Lamberto Morosini

Storica giostra del Pitu (Tonco, 21 aprile 2024)

Partecipare alla Festa del Pitu significa ricondursi alle origini popolari del Carnevale, per cogliere aspetti rilevanti delle classi subalterne, soprattutto dei contadini e del modo in cui essi hanno concepito la festa, la religione, il lavoro nelle società fondate sull'agricoltura.
Le origini della festa sono religiose e si qualificano, come riti di fertilità legati all'inizio del ciclo stagionale agricolo: alla fine dell'inverno, quando sta per iniziare il nuovo ciclo della produzione, in agricoltura sorge l'esigenza di assicurarsi il favore divino per un raccolto sicuro ed abbondante.
La Festa del Pitu è un antico rito popolare propiziatorio contadino, che è riuscito a conservare intatti, nel corso dei secoli, tutti gli elementi originali della cerimonia.
L'antico costume di cacciare le potenze del male e di scaricare addosso al capro espiatorio (il Pitu) tutti i mali che hanno afflitto il popolo durante l'anno trascorso, è il modo per consentire alla comunità di iniziare il nuovo ciclo sotto i migliori auspici.
La purificazione trova attuazione attraverso il 'processo' e la 'condanna' del Pitu.
La parte centrale della manifestazione (processo, condanna, testamento e giostra equestre) è preceduta da un corteo storico, che rievoca un personaggio molto importante della storia, che ha reso il nome di Tonco conosciuto nel mondo: Gerardo di Tonco, fondatore dell'Ordine di San Giovanni in Gerusalemme, divenuto poi Sovrano Ordine Militare di Malta.
Come tradizione il corteo è aperto dalla storica banda tonchese “La Bersagliera”.
Tale corteo si chiude con la sfilata dei vari borghi che, allo scopo di riscoprire e valorizzare le antiche tradizioni fra cui il ballo del 'Brando', inscenano momenti di vita quotidiana tramite carri allegorici.
Il Pitu imprigionato viene quindi condotto davanti ad un tribunale, allestito in piazza, dove i giudici togati lo processano in un incalzare di schermaglie verbali, in dialetto locale, tra la pubblica accusa ed il Pitu, che cerca inutilmente di difendersi.
Al termine del processo iniquo, il Pitu viene condannato a morte e chiede, come ultimo desiderio, di fare pubblicamente testamento: ecco che abbiamo un altro momento di satira e di costume, per rilevare ancora fatti, per colpire ancora ironicamente persone del luogo, per spiattellare in piazza, tra risate, consensi, gesti di disapprovazione, piccoli vizi e difetti della comunità.
Dopo essersi così vendicato, il Pitu lascia ad ogni Rione una parte significativa del proprio corpo, motivandone la scelta con commenti alquanto salaci e pungenti.
Questo momento aveva assunto durante il Medioevo un'importanza fondamentale nella storia delle classi subalterne.
Era, infatti, l'unica occasione in cui i contadini potevano vivere l'illusione di una vita diversa, nella quale era possibile dire quello che pensavano.
In quel particolare momento il Feudatario concedeva, al popolo la libertà di scaricare sul capro espiatorio (il Pitu), nel quale era (tacitamente) identificato il signore, tutta la rabbia accumulata durante l'anno trascorso.
Pur consapevole di questa silenziosa e nascosta identificazione, il Feudatario accettava di buon grado la situazione, purchè non superasse i limiti da lui stesso fissati.
Questa tradizione è oggi ancora ben viva ed il Pitu, nel suo testamento, ancora prende gusto a colpire le autorità pubbliche ed i personaggi più in vista del luogo.
Dopo corteo storico, sfilata dei carri agresti, processo e condanna al pitu ha luogo la corsa vera e propria.

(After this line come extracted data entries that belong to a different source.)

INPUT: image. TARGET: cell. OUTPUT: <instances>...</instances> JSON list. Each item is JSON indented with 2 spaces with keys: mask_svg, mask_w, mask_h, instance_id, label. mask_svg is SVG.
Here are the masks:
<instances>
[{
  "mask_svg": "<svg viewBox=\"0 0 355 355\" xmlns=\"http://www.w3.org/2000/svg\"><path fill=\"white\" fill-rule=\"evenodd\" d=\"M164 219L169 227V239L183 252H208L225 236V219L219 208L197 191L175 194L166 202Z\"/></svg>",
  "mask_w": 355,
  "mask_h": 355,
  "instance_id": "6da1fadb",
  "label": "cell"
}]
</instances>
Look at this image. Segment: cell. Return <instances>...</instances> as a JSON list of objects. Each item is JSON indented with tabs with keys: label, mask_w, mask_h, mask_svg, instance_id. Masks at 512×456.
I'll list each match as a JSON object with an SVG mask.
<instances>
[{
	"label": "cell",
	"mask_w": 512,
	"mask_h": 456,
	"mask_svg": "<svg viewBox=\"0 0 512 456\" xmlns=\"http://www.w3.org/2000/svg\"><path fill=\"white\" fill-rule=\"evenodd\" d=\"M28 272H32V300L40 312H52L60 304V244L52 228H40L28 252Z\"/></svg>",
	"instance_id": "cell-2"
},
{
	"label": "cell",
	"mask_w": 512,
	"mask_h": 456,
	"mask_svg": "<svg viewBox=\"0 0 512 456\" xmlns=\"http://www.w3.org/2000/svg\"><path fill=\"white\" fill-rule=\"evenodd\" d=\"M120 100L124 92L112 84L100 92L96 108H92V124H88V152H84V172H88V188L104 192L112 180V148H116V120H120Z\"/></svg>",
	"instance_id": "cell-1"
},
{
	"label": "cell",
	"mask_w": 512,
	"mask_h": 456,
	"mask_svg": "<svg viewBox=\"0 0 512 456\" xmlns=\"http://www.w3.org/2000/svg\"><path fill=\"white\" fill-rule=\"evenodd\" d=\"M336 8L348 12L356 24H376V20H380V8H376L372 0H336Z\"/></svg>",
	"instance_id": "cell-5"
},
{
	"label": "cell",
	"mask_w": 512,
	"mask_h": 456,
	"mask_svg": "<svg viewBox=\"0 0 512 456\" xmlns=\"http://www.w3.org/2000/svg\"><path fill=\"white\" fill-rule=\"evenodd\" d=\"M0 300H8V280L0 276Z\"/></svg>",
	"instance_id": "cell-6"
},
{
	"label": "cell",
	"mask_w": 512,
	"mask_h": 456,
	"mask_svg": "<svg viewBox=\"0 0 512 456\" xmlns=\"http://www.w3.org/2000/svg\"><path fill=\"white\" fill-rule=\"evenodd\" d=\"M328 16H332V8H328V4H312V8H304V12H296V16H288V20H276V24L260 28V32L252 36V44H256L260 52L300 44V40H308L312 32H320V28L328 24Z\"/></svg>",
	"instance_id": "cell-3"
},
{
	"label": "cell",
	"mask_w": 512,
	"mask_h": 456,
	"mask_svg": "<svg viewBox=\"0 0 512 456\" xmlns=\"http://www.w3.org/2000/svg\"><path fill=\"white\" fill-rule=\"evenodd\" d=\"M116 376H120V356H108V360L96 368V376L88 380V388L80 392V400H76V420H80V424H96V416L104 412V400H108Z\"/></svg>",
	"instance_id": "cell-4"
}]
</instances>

Il Pitu viene appeso al centro della piazza ed inizia una spettacolare giostra equestre fra le urla di  incoraggiamento o i motteggi dei borghigiani.
I cavalieri, uno per ogni rione, si lanciano al galoppo e cercano di vincere la competizione staccando il capo al simulacro.
A colui che riesce nell'impresa spetta l'onore ed il suo borgo lo festeggia dando inizio alla caratteristica danza del 'brando', accompagnato dalla famosa banda 'La Bersagliera'. 
Nella Festa del pitu , il ballo del 'Brando', costituito essenzialmente da una variante della monferrina, dà inizio ai festeggiamenti al termine della giostra equestre.
L'esistenza del ballo è documentata fin dalla prima metà del Seicento, in un'opera dello scrittore provenzale Claude Brueys e tra i balli che vennero eseguiti in piazza a Torino nel 1643, per i festeggiamenti del compleanno della reggente Maria Cristina.